_PASSAGE PROVIDED_
Re: Paris attacks- Fucking psychotic fascists. I’m done listening seriously to talk of ‘faith’, of any kind. There’s nothing to understand. Richard Dawkins’ twitter feed has been the best thing to be looking at in the past few days, for me.
What was the #1 song when you were born? Write about how the song relates (or not!) to your personality.
It’s ‘I just called to say I love you’ by Stevie Wonder, or Steven Wonder, as he must have been originally. I don’t like that song at all. It’s miserable. I get frustrated even trying to sing that title line, with the dreary pace of it. You could get up and get a glass of juice in the dead air between ‘I just called’ and ‘To say’, then go ahead and make a sandwich and reply to a few emails before ‘I Love you’ finally arrives. You need the patience of a saint. I didn’t always hate it though. It was in the air when I was very young. In fact I was completely fascinated by it, this person calling to say ‘I love you’. It pulled back the curtain on a netherworld of adult autonomy and telephone use and making weird meaningful declarations to other people. And it wasn’t just some shit sentimental song, as I recognise it to be now, no- it was definitive; that’s what life was like out there mood-wise, I understood. Until the next song came along presumably.
Anything macabre was good with me, I’m remembering. Yes, macabre. I like that word and I’m sticking with it. Macabre covers ‘scary’ but also the likes of Roald Dahl’s collection of otherworldly tales, such as the one about the poker player who goes to India to train with a reclusive yogi to see through cards and ultimately also levitate, which I loved. He fears his wayward use of the clairvoyant power will result in his death, which indeed it may have, you discover at the end. ‘The Book of the Unexplained’ was another- it was a big encyclopedia-sized hardcover thing, hundreds of pages thick, crammed with text and black and white photos. How it got to be in the house was a mystery to me. It was just there, downstairs in the little study room. There was no telling where it had come from as far as I was concerned. That made for a great experience reading it. One image in particular really spooked me- a small, grainy photo of a living room. You had to hold your face close to the book to make out the detail- but there on the carpet, in front of an electric fire, lay a pair of stocking-ed human lower legs- all that remained of an isolated pensioner who had spontaneously combusted.
When was the last time you were embarrassed? How do you react to embarrassment?

_EXTRACTED INFORMATION_

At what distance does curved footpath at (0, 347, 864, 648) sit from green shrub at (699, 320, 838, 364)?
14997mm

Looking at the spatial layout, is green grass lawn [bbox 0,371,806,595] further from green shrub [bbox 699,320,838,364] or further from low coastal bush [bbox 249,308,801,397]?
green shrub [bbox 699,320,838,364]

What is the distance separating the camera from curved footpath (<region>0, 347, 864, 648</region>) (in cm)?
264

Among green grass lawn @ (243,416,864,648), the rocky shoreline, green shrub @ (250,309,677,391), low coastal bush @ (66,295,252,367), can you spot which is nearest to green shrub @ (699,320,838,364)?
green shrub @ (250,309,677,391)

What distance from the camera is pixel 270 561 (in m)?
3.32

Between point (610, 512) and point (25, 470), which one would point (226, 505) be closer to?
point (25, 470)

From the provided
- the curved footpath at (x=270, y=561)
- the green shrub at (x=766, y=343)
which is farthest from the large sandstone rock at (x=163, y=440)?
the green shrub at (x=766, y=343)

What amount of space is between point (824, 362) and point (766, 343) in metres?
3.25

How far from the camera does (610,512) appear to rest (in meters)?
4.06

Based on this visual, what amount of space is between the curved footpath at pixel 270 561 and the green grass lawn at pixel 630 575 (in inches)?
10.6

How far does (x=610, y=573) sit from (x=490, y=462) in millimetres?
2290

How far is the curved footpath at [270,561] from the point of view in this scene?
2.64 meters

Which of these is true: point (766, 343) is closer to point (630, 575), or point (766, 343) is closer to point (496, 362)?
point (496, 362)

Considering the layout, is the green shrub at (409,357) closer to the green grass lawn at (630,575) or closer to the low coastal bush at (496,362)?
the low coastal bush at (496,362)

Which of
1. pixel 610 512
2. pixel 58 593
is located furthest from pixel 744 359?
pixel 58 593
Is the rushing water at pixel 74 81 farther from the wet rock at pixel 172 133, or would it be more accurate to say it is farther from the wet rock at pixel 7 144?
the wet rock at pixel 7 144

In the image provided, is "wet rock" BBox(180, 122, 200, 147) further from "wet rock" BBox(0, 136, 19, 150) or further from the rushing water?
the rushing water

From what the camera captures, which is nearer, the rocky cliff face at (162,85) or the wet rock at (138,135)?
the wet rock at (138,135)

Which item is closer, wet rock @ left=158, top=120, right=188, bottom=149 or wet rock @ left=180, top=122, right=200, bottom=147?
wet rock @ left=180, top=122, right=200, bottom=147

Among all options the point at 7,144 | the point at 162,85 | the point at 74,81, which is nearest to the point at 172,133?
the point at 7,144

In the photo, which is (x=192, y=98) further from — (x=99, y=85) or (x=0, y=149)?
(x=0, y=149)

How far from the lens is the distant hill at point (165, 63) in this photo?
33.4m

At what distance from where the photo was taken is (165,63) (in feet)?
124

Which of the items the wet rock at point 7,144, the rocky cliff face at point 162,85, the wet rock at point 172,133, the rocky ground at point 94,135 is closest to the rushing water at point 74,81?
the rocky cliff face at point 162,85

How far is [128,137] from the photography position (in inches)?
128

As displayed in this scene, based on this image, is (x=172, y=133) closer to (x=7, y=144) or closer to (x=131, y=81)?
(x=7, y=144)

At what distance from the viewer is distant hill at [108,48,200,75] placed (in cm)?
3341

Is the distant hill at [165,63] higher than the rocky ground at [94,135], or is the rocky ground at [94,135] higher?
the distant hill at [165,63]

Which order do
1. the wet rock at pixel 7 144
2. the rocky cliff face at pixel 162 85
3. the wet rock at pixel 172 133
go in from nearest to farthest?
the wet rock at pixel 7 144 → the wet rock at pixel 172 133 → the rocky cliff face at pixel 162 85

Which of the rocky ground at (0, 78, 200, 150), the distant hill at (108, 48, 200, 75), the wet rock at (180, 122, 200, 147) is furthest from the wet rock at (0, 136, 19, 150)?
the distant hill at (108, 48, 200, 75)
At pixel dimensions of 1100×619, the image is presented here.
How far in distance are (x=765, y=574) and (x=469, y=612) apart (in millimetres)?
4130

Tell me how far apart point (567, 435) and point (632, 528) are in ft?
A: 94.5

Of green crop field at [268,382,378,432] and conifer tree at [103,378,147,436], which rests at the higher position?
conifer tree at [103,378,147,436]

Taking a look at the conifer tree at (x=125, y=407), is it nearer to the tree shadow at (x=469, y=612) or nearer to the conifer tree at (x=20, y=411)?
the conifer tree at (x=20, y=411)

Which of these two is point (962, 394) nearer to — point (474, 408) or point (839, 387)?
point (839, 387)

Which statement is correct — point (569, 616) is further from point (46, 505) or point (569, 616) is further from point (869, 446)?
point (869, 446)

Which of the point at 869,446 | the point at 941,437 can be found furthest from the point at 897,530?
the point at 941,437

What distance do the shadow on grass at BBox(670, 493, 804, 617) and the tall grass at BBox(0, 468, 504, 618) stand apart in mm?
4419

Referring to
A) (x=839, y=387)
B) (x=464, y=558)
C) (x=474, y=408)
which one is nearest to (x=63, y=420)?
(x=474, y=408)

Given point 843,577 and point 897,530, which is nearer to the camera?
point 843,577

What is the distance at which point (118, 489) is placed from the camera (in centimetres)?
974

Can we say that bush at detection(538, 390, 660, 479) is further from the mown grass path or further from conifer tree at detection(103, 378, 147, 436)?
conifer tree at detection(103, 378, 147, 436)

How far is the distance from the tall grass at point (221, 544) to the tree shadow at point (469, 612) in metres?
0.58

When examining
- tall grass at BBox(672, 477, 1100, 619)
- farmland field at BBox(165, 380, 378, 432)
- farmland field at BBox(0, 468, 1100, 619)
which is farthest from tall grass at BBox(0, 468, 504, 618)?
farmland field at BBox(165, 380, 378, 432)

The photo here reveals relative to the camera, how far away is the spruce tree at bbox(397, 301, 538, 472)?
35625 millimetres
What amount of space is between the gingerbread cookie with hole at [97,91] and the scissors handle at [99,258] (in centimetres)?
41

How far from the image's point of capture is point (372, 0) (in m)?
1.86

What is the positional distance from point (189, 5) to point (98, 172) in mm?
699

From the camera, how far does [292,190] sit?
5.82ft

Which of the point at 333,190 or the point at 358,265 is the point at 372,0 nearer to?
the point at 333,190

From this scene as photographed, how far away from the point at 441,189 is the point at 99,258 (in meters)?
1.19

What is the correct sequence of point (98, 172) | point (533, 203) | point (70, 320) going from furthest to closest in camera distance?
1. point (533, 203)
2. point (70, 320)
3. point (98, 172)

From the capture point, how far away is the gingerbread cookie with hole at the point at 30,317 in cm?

_THE TASKS_
**1)** Name every question that the blog post asks, not counting anything in the entries.
**2)** Report each line of the entries above that contains the word "nearer".

_ANSWERS PROVIDED_
**1)**
- What was the #1 song when you were born?
- When was the last time you were embarrassed?
- How do you react to embarrassment?

**2)**
From what the camera captures, which is nearer, the rocky cliff face at (162,85) or the wet rock at (138,135)?
Taking a look at the conifer tree at (x=125, y=407), is it nearer to the tree shadow at (x=469, y=612) or nearer to the conifer tree at (x=20, y=411)?
Which of these two is point (962, 394) nearer to — point (474, 408) or point (839, 387)?
Given point 843,577 and point 897,530, which is nearer to the camera?
Which of the point at 333,190 or the point at 358,265 is the point at 372,0 nearer to?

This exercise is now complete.